**PAGE TEXT**
------------------------------------------------------------

Friday, November 17, 2023

Basketball, Fast Five: Avoid Unforced Errors

Don't find fifty ways to lose games. 

Every game coaches see and lament 'unforced errors'. Often, they arise not from lack of skill but lack of focus.

In The Bear, Uncle Jimmy explains how Steve Bartman didn't lose the game for the Cubs, but a cascade of errors starting with Alex Gonzalez. "You don't want to be unfocused. You wan't to be the guy, be the #$%*ing guy. Unforced errors are contagious."

The best teams don't give games away. You have to beat them because they don't give games away. 

What causes unforced errors and what are some of them? 

1. Everyone is not on the same page. This shows up in a variety of ways, like miscommunication about defenses/assignments. Blown assignments allowing one or more easy baskets leave indelible pain, especially in the postseason. "Readback" diminishes mistakes. Give and get feedback. 

2. Mental mistakes. Turnovers come in two flavors, decision-making and execution. Great players and teams win in space. Poorer ones fail to space and drive and pass into traffic. "Your parents early lessons include 'do not play in traffic'.

------------------------------------------------------------

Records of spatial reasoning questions

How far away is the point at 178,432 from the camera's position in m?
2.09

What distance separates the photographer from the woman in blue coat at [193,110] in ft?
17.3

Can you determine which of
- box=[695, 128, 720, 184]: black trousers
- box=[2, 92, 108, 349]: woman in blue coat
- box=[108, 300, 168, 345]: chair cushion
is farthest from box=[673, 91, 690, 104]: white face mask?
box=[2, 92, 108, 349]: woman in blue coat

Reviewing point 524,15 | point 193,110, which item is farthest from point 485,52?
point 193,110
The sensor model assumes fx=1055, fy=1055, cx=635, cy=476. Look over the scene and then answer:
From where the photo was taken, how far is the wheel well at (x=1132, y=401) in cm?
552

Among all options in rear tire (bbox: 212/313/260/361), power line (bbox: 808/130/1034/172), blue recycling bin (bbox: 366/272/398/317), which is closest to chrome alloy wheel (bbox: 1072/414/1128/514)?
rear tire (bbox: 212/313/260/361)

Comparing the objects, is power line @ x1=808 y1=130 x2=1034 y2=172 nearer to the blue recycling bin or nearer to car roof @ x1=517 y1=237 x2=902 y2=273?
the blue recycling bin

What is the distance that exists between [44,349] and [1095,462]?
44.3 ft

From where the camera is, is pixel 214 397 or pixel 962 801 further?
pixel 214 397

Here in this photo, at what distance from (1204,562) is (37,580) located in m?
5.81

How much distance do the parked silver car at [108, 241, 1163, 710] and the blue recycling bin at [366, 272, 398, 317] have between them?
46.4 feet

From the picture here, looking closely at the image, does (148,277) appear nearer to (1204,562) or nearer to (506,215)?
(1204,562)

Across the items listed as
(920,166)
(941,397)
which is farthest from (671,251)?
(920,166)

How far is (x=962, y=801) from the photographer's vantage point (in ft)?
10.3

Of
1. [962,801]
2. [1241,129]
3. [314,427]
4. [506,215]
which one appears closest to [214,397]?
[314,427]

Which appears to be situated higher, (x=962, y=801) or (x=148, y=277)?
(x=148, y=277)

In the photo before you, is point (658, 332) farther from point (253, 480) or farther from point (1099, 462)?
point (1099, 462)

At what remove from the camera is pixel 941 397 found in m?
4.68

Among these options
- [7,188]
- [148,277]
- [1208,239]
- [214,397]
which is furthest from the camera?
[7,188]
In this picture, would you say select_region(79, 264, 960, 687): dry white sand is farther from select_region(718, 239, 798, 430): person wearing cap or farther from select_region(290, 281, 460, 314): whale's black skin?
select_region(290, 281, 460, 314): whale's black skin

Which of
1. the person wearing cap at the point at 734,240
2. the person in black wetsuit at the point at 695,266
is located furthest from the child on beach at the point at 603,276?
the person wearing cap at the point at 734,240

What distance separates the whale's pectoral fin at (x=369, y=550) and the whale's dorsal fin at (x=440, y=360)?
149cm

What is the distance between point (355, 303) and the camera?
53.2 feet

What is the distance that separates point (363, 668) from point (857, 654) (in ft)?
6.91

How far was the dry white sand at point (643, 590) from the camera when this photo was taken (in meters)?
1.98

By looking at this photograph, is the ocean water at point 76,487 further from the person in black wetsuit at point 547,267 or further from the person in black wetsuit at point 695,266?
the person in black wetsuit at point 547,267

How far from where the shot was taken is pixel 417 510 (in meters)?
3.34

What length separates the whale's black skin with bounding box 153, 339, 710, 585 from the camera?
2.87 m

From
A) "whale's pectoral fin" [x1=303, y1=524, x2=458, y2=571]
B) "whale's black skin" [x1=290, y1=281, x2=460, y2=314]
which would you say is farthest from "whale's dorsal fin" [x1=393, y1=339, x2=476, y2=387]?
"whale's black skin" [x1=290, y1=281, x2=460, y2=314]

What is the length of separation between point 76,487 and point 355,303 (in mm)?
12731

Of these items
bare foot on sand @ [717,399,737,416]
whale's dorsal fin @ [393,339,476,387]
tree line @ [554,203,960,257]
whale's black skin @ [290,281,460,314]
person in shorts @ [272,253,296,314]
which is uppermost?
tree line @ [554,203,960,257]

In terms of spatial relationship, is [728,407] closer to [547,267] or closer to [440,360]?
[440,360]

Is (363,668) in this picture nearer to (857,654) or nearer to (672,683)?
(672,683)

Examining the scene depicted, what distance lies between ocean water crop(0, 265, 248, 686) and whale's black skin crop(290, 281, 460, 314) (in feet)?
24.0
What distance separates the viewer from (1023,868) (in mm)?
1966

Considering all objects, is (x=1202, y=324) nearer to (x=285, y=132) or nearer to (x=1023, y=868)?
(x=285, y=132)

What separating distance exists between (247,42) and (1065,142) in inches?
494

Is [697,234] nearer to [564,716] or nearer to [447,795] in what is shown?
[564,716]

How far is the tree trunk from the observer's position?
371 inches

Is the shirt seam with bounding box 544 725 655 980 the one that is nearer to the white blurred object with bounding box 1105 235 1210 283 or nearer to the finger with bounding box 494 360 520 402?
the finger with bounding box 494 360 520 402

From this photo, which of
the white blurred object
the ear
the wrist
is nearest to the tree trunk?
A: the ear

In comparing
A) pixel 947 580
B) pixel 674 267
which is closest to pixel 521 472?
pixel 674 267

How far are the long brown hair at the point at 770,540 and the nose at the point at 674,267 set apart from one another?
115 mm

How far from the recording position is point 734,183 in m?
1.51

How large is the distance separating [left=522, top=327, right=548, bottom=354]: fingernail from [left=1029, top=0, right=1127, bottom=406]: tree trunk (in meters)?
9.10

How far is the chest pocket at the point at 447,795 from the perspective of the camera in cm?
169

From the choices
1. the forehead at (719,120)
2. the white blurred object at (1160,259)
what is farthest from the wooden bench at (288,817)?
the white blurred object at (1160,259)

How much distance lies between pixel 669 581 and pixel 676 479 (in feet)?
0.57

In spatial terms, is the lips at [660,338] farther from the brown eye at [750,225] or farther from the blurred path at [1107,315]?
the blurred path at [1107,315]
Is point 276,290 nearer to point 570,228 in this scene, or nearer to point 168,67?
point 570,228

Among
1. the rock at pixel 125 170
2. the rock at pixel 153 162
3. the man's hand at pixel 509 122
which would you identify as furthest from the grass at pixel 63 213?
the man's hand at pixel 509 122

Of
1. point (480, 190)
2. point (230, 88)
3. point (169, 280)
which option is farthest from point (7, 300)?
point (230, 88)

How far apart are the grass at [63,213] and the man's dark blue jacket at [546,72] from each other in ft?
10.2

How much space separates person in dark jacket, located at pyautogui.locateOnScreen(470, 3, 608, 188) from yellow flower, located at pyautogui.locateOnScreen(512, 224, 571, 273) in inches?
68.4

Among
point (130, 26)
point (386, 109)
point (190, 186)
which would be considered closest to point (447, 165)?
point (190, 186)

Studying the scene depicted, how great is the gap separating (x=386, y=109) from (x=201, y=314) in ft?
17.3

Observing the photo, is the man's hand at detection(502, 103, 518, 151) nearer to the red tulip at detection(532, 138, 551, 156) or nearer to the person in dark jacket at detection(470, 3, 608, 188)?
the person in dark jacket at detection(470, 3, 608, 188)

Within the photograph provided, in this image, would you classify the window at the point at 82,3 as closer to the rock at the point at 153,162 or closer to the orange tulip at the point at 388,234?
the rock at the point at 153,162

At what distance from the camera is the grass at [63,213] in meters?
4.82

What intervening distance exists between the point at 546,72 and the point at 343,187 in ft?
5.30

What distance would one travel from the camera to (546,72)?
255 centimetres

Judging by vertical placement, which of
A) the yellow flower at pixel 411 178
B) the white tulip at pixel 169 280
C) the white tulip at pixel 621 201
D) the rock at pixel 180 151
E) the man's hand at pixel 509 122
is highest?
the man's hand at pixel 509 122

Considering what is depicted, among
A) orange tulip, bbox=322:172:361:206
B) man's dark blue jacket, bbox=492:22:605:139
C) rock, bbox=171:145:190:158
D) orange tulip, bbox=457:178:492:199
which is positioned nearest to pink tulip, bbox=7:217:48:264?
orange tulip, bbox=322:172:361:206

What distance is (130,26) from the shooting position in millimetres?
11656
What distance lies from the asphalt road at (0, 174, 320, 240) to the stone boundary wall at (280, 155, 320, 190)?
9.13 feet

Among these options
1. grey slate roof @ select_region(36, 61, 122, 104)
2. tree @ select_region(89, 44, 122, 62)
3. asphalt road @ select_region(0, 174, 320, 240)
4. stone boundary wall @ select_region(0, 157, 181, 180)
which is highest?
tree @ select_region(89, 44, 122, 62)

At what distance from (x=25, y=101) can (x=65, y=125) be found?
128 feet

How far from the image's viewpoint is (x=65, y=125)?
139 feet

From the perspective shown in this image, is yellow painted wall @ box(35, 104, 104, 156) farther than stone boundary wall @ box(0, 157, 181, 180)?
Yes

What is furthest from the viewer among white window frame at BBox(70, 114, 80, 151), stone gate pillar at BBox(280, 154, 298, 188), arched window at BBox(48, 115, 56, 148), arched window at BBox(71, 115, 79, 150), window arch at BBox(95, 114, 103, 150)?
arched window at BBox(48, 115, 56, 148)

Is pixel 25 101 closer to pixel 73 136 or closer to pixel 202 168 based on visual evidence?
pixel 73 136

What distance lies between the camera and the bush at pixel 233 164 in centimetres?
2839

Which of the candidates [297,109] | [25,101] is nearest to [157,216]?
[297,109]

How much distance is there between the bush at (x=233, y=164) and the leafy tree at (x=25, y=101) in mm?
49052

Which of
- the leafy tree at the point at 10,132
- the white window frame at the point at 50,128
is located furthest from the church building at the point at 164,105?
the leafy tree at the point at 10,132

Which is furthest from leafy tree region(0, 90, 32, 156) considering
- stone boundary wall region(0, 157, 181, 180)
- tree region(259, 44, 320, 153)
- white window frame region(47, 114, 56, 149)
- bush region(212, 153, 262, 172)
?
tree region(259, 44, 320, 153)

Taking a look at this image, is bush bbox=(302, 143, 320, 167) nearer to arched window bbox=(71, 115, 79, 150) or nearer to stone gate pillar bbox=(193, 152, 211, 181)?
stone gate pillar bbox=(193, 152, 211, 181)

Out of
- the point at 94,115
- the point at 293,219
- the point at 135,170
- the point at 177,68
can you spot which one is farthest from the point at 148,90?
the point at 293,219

------------------------------------------------------------

**STATED TASK 1**
Name every person mentioned in the basketball post on unforced errors.
**STATED TASK 2**
Extend the basketball post on unforced errors, picking up right after its final sentence.
These records were drawn from a separate source unrelated to the text.

**EXERCISE ANSWER 1**
Uncle Jimmy, Steve Bartman, Alex Gonzalez

**EXERCISE ANSWER 2**
3. Lack of discipline. Undisciplined play shows up in many ways. 

  • Poor shot selection (I like Doc Rivers' term shot turnovers)
  • Bad fouling like reaching in, fouling perimeter shots, swatting down on shot blocking, and fouling low percentage shots...
  • Bad transition defense often stems from lack of awareness combined with insufficient effort.
4. Poor situational basketball. Give yourself a chance with well-designed BOBs, SLOBs, and ATOs with dedicated inbounding, solid screening with urgent cutting, and understanding of time, score, and situation. Improper end-of-quarter time management, fouling the wrong shooter, and unintelligent offensive and defensive delay games are 'losers'. 

5. "Make a new plan, Stan." One of my pet peeves is 'lack of intent'. How do we play smarter, harder, and longer than our opponent? If it looks as though there is no plan, there probably is no plan. Coaches should tell players "this is how we create advantage" and "that is how we prevent opponents from creating advantage." 

Lagniappe. "Bigs away come back into play."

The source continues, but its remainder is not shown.